13. The method of claim 12, wherein the cancer comprises melanoma, renal cell carcinoma, non-small cell lung carcinoma, or bladder cancer.

14. The method of treating cancer of claim 12, wherein the engineered nanovesicles, engineered platelets, or pharmaceutical composition are administered to the patient at least once every 12, 14, 16, 18, 20, 22, 24, 26, 28, 30, 32, 34, 36, 38, 40, 42, 44, 46, 48 hours, once every 3, 4, 5, 6, 7, 8, 9, 10, 11, 12, 13, 14, 15, 16, 17, 18, 19, 20, 21, 22, 23, 24, 25, 26, 27, 28, 29, 30, 31 days, once every 2, 3, 4, 5, 6, 7, 8, 9, 10, 11, or 12 months.

15. The method of treating cancer of claim 12, wherein the engineered nanovesicles, engineered platelets, or pharmaceutical composition are administered at least 1, 2, 3, 4, 5, 6, 7 times per week.

16. The method of treating cancer of claim 12, wherein the dose of the administered engineered nanovesicle, engineered platelets, or pharmaceutical composition is from about 10 mg/kg to about 100 mg/kg.

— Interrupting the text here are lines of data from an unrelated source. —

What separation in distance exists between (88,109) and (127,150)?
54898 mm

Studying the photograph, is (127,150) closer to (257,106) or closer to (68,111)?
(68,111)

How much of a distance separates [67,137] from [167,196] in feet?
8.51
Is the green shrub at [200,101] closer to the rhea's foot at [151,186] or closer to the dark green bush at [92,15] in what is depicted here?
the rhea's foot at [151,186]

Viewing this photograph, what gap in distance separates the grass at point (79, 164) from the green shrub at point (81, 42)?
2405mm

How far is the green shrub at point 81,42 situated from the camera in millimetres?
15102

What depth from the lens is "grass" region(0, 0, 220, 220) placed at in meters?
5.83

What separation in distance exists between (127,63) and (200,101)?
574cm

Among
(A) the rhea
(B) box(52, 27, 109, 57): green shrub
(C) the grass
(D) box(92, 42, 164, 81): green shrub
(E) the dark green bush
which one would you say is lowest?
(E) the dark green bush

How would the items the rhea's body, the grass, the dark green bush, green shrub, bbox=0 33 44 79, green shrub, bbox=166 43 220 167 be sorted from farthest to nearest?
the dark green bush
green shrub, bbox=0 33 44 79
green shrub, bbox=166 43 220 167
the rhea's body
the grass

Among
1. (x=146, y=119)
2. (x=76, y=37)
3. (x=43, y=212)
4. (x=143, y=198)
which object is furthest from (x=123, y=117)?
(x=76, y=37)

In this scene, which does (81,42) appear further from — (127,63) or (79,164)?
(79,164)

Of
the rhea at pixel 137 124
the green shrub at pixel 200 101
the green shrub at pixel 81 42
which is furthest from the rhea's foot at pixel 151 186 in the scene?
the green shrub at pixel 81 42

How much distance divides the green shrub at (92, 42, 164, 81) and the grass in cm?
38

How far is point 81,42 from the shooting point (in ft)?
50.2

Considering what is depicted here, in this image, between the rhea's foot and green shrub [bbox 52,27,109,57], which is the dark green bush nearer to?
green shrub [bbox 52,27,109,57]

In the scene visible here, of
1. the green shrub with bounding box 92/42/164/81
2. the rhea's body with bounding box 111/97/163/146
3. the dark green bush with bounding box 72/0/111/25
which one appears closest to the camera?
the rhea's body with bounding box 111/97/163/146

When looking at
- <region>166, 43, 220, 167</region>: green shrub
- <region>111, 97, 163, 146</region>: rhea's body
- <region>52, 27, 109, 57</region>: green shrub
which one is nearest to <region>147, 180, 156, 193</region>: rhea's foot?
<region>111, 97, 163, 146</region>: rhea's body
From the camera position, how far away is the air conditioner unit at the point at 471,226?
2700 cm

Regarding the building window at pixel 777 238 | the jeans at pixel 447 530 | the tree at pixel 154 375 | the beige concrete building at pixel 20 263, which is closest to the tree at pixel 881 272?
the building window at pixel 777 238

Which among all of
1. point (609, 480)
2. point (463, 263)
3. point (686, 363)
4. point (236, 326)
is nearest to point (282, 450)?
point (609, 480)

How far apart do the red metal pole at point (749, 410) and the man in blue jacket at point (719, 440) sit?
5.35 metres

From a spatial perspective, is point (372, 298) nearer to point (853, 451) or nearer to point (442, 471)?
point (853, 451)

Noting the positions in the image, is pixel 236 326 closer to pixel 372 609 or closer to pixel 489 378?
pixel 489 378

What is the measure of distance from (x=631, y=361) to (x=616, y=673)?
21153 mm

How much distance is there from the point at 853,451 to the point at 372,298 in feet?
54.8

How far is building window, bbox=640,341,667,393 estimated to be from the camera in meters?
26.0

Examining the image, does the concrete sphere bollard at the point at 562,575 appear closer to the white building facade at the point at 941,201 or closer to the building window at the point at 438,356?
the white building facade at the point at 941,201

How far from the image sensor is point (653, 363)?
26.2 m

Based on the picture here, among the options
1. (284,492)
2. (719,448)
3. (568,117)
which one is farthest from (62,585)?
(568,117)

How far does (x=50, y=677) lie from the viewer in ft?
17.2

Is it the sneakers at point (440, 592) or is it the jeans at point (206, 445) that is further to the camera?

17. The method of treating cancer of claim 12, further comprising administering a chemotherapeutic agent.

18. The method of treating cancer of claim 12, wherein the engineered nanovesicles, engineered platelets, or pharmaceutical composition are administered following surgical rescission of the tumor.

19. The method of claim 12, wherein the engineered nanovesicle or engineered platelet is administered as a pharmaceutical composition.